Misinformation is getting worse
Technologists have long dreamed of building machines that converse as nimbly as humans. Early practitioners famously underestimated the magnitude of the challenge. Yet in 2019, we appear to be mere steps from the goal. The world’s dominant technology players are rushing to create software — whether intelligent or not — that can both converse and write as effectively as humans.
So, what’s the problem? We are not adequately prepared to address the hazards that could come with our successful launch of conversational machines. To anticipate the challenges ahead, it helps to take a quick look at the underlying technologies.

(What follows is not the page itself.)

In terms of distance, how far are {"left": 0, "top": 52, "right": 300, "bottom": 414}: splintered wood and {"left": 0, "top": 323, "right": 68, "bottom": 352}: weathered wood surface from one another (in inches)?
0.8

Amazon is certainly at the forefront of the voice assistant industry, and executives on the Amazon Alexa team are candid about their aim to make Alexa more conversational. The Seattle company started the Alexa Challenge three years ago to motivate the best and brightest academic teams. Their goal is to make Alexa more effective in “open domain conversations,” meaning discussions that roam freely across topics.

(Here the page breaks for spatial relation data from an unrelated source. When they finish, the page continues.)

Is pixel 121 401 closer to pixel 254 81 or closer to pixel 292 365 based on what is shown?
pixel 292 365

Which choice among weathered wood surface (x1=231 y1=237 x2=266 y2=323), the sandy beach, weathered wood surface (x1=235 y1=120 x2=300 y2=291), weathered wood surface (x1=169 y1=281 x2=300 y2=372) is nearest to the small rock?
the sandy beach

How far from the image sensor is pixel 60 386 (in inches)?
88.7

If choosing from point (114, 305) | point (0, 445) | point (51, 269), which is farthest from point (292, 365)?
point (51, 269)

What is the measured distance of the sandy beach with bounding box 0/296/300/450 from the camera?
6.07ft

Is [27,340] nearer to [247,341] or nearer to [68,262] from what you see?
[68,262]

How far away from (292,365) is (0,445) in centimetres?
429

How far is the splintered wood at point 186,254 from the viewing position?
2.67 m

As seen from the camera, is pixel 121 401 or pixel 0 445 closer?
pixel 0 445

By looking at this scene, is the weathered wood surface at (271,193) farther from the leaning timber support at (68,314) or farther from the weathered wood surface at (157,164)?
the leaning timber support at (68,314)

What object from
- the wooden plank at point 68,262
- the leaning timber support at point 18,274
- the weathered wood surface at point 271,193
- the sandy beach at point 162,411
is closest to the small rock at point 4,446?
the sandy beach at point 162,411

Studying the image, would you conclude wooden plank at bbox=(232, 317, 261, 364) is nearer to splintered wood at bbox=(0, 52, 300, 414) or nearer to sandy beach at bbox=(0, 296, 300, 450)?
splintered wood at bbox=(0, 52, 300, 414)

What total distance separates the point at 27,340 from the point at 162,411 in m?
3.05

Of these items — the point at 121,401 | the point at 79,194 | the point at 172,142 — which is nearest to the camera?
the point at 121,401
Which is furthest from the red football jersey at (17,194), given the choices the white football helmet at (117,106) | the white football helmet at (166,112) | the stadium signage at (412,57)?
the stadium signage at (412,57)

The coming era of proficient talking and writing machines holds many challenges that few seem to be seriously addressing. Here is a small list to ponder:
- How do we ensure improved conversational technologies don’t result in a new generation of pernicious and convincing fake-news bots?
- How do companies protect themselves from rogue bots speaking on their behalf? The most often cited example is Microsoft’s Tay, which notoriously stumbled by mimicking extremely inappropriate statements picked up from malicious interlocutors.
- How can we avoid scenarios in which machines try to please us by telling us only the things we want to hear? Deep Mind released a study on recommendation engines, pointing out the role these systems play in creating echo chambers that wall a person off from different viewpoints.
- What methods can we employ to prevent verbose machines from dragging all human discourse down to the lowest common denominator? Recall that software used to generate automated responses relies heavily on datasets of the most mundane human-generated content and conversations.
It should no longer come as a surprise that every technology created by humans comes with pros and cons. As we race headlong into the era of conversational machines, it’s time to start thinking about their cons, and designing tools to combat them.